■ What to work on ■
Write every line of the following listing exactly as it reads.

*** Material provided Section Begins ***

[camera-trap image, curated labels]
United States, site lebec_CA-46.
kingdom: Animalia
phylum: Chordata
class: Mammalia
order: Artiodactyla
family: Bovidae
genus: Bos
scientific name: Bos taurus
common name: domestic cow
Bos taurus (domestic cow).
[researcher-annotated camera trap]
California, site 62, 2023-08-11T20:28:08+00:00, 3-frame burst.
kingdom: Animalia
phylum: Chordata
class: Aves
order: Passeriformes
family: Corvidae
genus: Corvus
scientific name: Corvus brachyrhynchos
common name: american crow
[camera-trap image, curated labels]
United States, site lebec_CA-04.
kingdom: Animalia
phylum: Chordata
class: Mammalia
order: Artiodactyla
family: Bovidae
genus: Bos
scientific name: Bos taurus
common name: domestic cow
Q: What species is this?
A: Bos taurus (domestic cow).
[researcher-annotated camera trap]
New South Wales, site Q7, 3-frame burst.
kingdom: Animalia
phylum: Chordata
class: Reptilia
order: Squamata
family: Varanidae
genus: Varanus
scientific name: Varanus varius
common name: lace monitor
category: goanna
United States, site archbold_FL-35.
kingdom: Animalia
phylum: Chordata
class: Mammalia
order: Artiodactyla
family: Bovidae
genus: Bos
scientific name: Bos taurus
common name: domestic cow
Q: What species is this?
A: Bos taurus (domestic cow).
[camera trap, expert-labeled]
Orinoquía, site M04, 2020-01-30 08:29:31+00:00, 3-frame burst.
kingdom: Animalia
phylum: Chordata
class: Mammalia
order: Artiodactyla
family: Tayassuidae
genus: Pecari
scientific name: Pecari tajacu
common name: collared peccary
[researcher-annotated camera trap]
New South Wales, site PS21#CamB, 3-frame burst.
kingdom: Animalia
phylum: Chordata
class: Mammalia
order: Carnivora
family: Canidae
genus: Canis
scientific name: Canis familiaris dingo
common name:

*** Material provided Section Ends ***

■ Result ■
[camera-trap image, curated labels]
United States, site lebec_CA-46.
kingdom: Animalia
phylum: Chordata
class: Mammalia
order: Artiodactyla
family: Bovidae
genus: Bos
scientific name: Bos taurus
common name: domestic cow
Bos taurus (domestic cow).
[researcher-annotated camera trap]
California, site 62, 2023-08-11T20:28:08+00:00, 3-frame burst.
kingdom: Animalia
phylum: Chordata
class: Aves
order: Passeriformes
family: Corvidae
genus: Corvus
scientific name: Corvus brachyrhynchos
common name: american crow
[camera-trap image, curated labels]
United States, site lebec_CA-04.
kingdom: Animalia
phylum: Chordata
class: Mammalia
order: Artiodactyla
family: Bovidae
genus: Bos
scientific name: Bos taurus
common name: domestic cow
Q: What species is this?
A: Bos taurus (domestic cow).
[researcher-annotated camera trap]
New South Wales, site Q7, 3-frame burst.
kingdom: Animalia
phylum: Chordata
class: Reptilia
order: Squamata
family: Varanidae
genus: Varanus
scientific name: Varanus varius
common name: lace monitor
category: goanna
United States, site archbold_FL-35.
kingdom: Animalia
phylum: Chordata
class: Mammalia
order: Artiodactyla
family: Bovidae
genus: Bos
scientific name: Bos taurus
common name: domestic cow
Q: What species is this?
A: Bos taurus (domestic cow).
[camera trap, expert-labeled]
Orinoquía, site M04, 2020-01-30 08:29:31+00:00, 3-frame burst.
kingdom: Animalia
phylum: Chordata
class: Mammalia
order: Artiodactyla
family: Tayassuidae
genus: Pecari
scientific name: Pecari tajacu
common name: collared peccary
[researcher-annotated camera trap]
New South Wales, site PS21#CamB, 3-frame burst.
kingdom: Animalia
phylum: Chordata
class: Mammalia
order: Carnivora
family: Canidae
genus: Canis
scientific name: Canis familiaris dingo
common name:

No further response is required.